Is the network probe dead?

Not by a long shot.

If we consider the data center probe in terms of its traditional form-factor, it’s clear it doesn’t fit well in today’s dynamic and cloud-like data center architectures. But the value of network analysis endures; in fact, some argue this may gain importance as containerization, micro-segmentation, and dynamic provisioning gain firmer footing, relying more heavily on Metcalfe-like network meshes. Inside the modern data center, these insights will be derived from software agents rather than physical – or even virtual – network probes.

In fact, attempting to fulfill an outsized APM-like role may have contributed to the probe’s struggle for relevance. As Digital Performance Management (DPM) and in-depth transaction tracing become the exclusive realm of agents and APIs, there exists a natural opportunity to use these same agents to also deliver fundamental network insights. This leaves NPM – along with user visibility – for the probe, leading to this rhetorical question: Is probe-sourced wire data really the best way to understand the performance of a data center’s core network? Or can agents do the job?

Of course packet-based TCP flow analysis will also remain important, offering the most objective source of network performance insights; these insights, however, have always been more valuable on the WAN. And that is where we’ll see traditional network probes settle – rather comfortably, actually – into the role they were designed to play, shifting to the place they have always belonged: the edge of the data center, where they can continue to deliver clear value.

Monitoring at the edge of the data center

What makes the data center edge so well-suited for a network probe?

  • First and foremost, the WAN – traditional, hybrid, optimized, software-defined – is where network characteristics and TCP flow control behaviors are most likely to have an impact on application performance and availability.
  • Second, today’s WANs incorporate many devices and appliances that influence performance and availability through factors that go beyond such traditional NPM micmetrics as bandwidth, latency, loss, and routing. These appliances include WAN optimization controllers (WOCs), application delivery controllers (ADCs), load balancers, firewalls, even thin client solutions. They not only control traffic flows through TCP manipulation, they also often perform server-like functions, independently delivering some application content directly to users. Yet they’re still considered part of the network.
  • Third, the number of WAN access points to your data center – and therefore the number of probe points – is relatively small, avoiding the Metcalfe matrix problem.
  • Fourth, these access points often already have wire data access solutions in place for IDS, important to security teams; these network packet broker (NPB) solutions can easily prune and share raw packet streams with a network monitoring probe.
  • Last – but not least – end-user experience is arguably the most important metric by which to measure service delivery quality. The probe’s vantage point at the data center edge provides the best perspective to deliver this value, as it can see all user interactions with your data center apps.

Equipping the network probe with the intelligence to understand application-specific transactions and automatically analyze performance degradation makes it an invaluable triage point for BizDevOps teams responsible for application delivery and performance.
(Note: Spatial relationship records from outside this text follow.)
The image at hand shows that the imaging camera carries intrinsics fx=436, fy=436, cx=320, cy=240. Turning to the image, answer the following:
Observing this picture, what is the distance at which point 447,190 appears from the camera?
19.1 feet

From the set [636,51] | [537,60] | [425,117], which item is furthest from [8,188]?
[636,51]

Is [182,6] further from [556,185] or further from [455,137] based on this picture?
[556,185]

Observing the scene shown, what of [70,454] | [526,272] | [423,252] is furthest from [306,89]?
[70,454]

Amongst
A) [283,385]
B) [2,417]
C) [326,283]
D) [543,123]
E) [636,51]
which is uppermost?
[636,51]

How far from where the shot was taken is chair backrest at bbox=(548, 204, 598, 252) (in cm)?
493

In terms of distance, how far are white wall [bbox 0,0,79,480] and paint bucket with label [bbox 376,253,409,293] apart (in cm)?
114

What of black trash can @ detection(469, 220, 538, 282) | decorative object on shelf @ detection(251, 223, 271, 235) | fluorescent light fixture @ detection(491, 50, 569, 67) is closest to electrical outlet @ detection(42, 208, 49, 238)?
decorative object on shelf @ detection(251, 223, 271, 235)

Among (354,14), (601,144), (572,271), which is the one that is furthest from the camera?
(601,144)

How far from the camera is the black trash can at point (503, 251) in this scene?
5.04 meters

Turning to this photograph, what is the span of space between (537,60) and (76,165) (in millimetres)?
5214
User experience remains the common actionable metric important to all three groups.

It’s worth noting that, just a few short years ago, some pundits were announcing the death of the network probe; the inability to receive packets in PaaS and IaaS clouds presumably foretold a rapid demise. But the speed at which this problem has been solved by the leading NPB vendors (such as Ixia and Gigamon) proves the resilience and value of the probe at the data center’s edge. We’ve started to see this trend, working with our customers to achieve monitoring continuity as they move their complete application infrastructures from on-premises to IaaS clouds.